I am running into a roadblock in my survival analysis; I think it has to do with censoring type. Here is the first 30 lines of my survival data. tstart is when a patient is admitted and starts receiving the Intervention, tstop is either death (status = 1) or discharge (censored, status = 0):
tstart tstop status Intervention
1 2 14 0 FALSE
2 2 5 0 FALSE
3 2 10 1 FALSE
4 5 8 0 FALSE
5 6 10 0 FALSE
6 6 10 0 FALSE
7 7 10 0 FALSE
8 8 20 1 TRUE
9 8 25 0 FALSE
10 8 18 0 FALSE
11 8 11 0 FALSE
12 8 9 0 FALSE
13 9 11 0 FALSE
14 9 52 0 TRUE
15 9 26 1 FALSE
16 10 20 1 TRUE
17 10 14 0 FALSE
18 10 14 0 FALSE
19 10 11 0 FALSE
20 10 23 0 TRUE
21 10 26 0 TRUE
22 10 16 0 FALSE
23 11 21 0 TRUE
24 11 96 0 TRUE
25 11 14 0 FALSE
26 11 16 0 TRUE
27 11 14 0 FALSE
28 11 16 0 FALSE
29 11 16 0 FALSE
30 11 38 1 TRUE
Depending on how I enter this data into the coxph function, I get two different results.
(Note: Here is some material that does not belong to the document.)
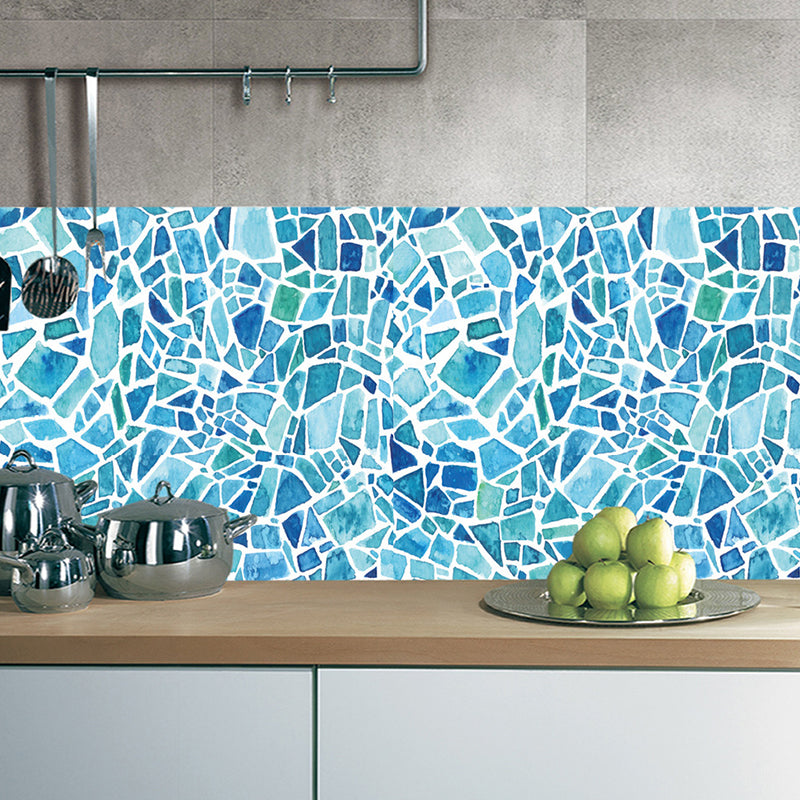Boho Pebble Tile Mosaics Wallpaper Panel Blue Peel and Stick Wall Covering for Bathroom Clearhalo 'Wall Decor' 'Wallpaper' 1424870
Namely:
# METHOD ONE:
> coxph (Surv (time = (tstop - tstart), event = status) ~ Intervention, data = df.use)
Call:
coxph(formula = Surv(time = (tstop - tstart), event = status) ~
Intervention, data = df.use)
coef exp(coef) se(coef) z p
InterventionTRUE -0.05975 0.94200 0.04727 -1.264 0.206
Likelihood ratio test=1.58 on 1 df, p=0.2084
n= 7362, number of events= 2364
# METHOD TWO:
> coxph (Surv (time = tstart, time2 = tstop, event = status) ~ Intervention, data = df.use)
Call:
coxph(formula = Surv(time = tstart, time2 = tstop, event = status) ~
Intervention, data = df.use)
coef exp(coef) se(coef) z p
InterventionTRUE -0.29936 0.74129 0.04902 -6.106 0.00000000102
Likelihood ratio test=35.67 on 1 df, p=0.000000002337
n= 7362, number of events= 2364
I thought the two methods would return the same hazard ratio, but the results are extremely different. Why is this? How can it be avoided?